V-E Day anniversary roundup

I couldn't resist one last post on the 60th anniversary of V-E Day, which I blogged about a couple of days ago. Others have been commenting in the blogosphere as well, and some of these pieces are worth reading too. (Those of you getting tired of this topic: Don't worry, this will probably be the last post on this topic for a while.)

First off, Kevin at LeanLeft apparently agrees with me that Bush's regrets for the abandonment of the Baltic Republics, Poland, and Eastern Europe to Soviet Domination after WWII was simplistic, although he said it more strongly than I did:
Unsurprisingly, Bush is being a historical idiot here. The Red Army was massive, battle tested, possessing the best armor in the world at the time, and Stalin had no intention of leaving. The life of a permanent revolutionary and the brutal nature of intra-Communist politics had exacerbated Stalin’s natural paranoia. He did not trust the West – he remembered both the attempt of the West to restore the Russian monarchy after WWI and the delays in opening the Western front while his troops were bleeding in the East. The Nazi near success convinced him that he needed a buffer. He had it in Eastern Europe, he had the Army to defend it, and he would not willingly give it up. The United States would have had to have removed the Soviets by force.

That war would have been a bloody, horrible mess. Patton – darling of the right wing of the day – suggested rearming the Germans and using them to fight the Russians. Such a decision would have meant no Nuremberg and thus no reckoning for Auschwitz. And perhaps no public acknowledgment of the depths of the Nazi horrors. After all, the American and British publics would not have liked the fact that US soldiers where fighting along side people who were at least partially responsible for the Holocaust. And even that morally grotesque suggestion would not have been enough. At some point, nuclear weapons would almost certainly have had to have been used. And we haven’t even discussed what effect such a war would have had on the Pacific Theater. If it started before the surrender of Japan, does anyone think that the Soviets and the Japaenese would not have made common cause?

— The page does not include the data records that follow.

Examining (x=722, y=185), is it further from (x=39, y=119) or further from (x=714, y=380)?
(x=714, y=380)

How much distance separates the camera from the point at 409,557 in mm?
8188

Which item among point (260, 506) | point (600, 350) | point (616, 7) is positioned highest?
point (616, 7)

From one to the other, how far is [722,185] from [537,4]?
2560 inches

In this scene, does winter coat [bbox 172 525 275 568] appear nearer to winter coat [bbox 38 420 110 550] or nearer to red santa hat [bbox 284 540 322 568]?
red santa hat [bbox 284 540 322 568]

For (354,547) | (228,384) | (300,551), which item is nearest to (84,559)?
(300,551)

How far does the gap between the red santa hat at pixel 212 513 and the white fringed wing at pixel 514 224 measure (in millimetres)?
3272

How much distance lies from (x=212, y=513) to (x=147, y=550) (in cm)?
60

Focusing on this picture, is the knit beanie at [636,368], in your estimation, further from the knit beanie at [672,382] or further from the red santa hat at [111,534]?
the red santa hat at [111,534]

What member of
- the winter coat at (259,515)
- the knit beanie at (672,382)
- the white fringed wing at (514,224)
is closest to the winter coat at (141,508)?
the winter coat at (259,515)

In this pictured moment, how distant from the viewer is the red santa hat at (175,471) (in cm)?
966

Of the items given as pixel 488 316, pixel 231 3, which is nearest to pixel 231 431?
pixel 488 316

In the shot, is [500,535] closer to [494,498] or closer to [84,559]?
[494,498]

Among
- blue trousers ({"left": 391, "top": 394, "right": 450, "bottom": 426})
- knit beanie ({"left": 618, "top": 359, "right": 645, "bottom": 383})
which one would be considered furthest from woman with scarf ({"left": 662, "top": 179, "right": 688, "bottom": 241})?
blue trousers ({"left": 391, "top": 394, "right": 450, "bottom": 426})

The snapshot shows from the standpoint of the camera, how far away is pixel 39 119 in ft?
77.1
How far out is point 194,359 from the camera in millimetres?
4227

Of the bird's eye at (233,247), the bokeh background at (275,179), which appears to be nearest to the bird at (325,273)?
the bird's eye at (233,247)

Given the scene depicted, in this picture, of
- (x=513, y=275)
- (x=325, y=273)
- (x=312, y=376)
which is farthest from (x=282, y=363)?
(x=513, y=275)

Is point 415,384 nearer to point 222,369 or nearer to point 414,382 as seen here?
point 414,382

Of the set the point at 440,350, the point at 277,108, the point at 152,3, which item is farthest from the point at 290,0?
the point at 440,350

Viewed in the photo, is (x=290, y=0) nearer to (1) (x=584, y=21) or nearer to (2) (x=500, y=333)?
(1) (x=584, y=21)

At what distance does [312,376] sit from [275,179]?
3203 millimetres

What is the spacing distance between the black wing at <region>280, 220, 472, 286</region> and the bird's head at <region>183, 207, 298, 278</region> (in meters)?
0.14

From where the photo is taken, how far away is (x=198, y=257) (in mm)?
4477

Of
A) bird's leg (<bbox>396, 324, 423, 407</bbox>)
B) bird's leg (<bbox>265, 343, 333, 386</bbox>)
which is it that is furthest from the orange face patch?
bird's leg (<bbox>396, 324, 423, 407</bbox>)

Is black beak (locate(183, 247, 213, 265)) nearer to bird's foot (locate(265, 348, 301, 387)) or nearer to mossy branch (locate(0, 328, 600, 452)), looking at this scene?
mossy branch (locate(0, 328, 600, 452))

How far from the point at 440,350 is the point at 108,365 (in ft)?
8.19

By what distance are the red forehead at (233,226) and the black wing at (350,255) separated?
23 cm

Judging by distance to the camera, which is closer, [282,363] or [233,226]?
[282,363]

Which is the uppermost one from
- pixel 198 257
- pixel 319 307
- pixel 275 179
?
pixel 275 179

And if it happened shortly after the surrender, it is entirely possible that the Japanese Army would have seen an opportunity to reverse its fortunes.
He has a point (particularly about the likelihood that a war with the Soviet Union jeopardizing our defeat of Japan and potentially preventing the perpetrators of the Holocaust from being brought to justice). However, it rather bothers me that Kevin seems to be so blithely dismissive of the domination of Eastern Europe by the Soviet Union for 45 years as "the best option available" to Franklin D. Roosevelt, before using President Bush's comments as an excuse to launch into an attack on Bush and the right wing. It would have been nice if he had more fully acknowledged just how horrible that "best option" was for those people who were unfortunate enough to be caught on the wrong side of the Iron Curtain in 1945. It is not necessary to be just "parroting the visceral hatred of FDR that the plutocrats of the day wallowed in and imparted to the far right of the Republican Party" to acknowledge that, even if all out war was probably not a viable option to stop this injustice, the U. S. did basically abandon Eastern Europe when Stalin broke the agreement at Yalta to allow free and fair elections and new democratic governments in Poland and its occupied territories.

In another vein, Professor Bainbridge ruminates about whether World War II could be truly considered a "just war," commenting on this article. Specifically, the making of common cause with Stalin against Hitler bothers him, as does the strategic bombing campaign (which I've discussed before in both the European and Pacific theaters). The latter bothers me more than the former (after all, after the German invasion of the Soviet Union, how could the Allies not have joined cause with Stalin, as distasteful as he was?). However, one also has to remember that bombing technology was so primitive and inaccurate that even "precision bombing" rarely hit its target with bombs in sufficient number to destroy it, and that, in 1942 and 1943, strategic bombing was the only real way that the Allies could do anything to prosecute the war other than at the fringes (North Africa, for example). Stalin was demanding that something be done, accusing Churchill and Roosevelt of letting the Russians do the fighting and dying while they sat back.

The bombing campaign probably did help end the war faster, although not by destroying German industry, as intended:
But bombing Germany did divert air cover away from the Eastern Front. In the spring of 1943, 70% of German fighters were in the western European theater, leaving German ground forces in the east increasingly vulnerable to Soviet air attacks. Lack of air cover was one of the reasons the German tanks were beaten at Kursk.

Strategic bombing also greatly hampered Albert Speer's considerable efforts to mobilize the Nazi economy for total war. In January 1945, Speer and his colleagues calculated the damage done in terms of what they couldn't produce: 35% fewer tanks than planned, 31% fewer aircraft and 42% fewer trucks. The impact of bombing on the Japanese economy was even more devastating.
But, as the Professor reminds us, that the logic of total war overtook us as well, at a moral cost.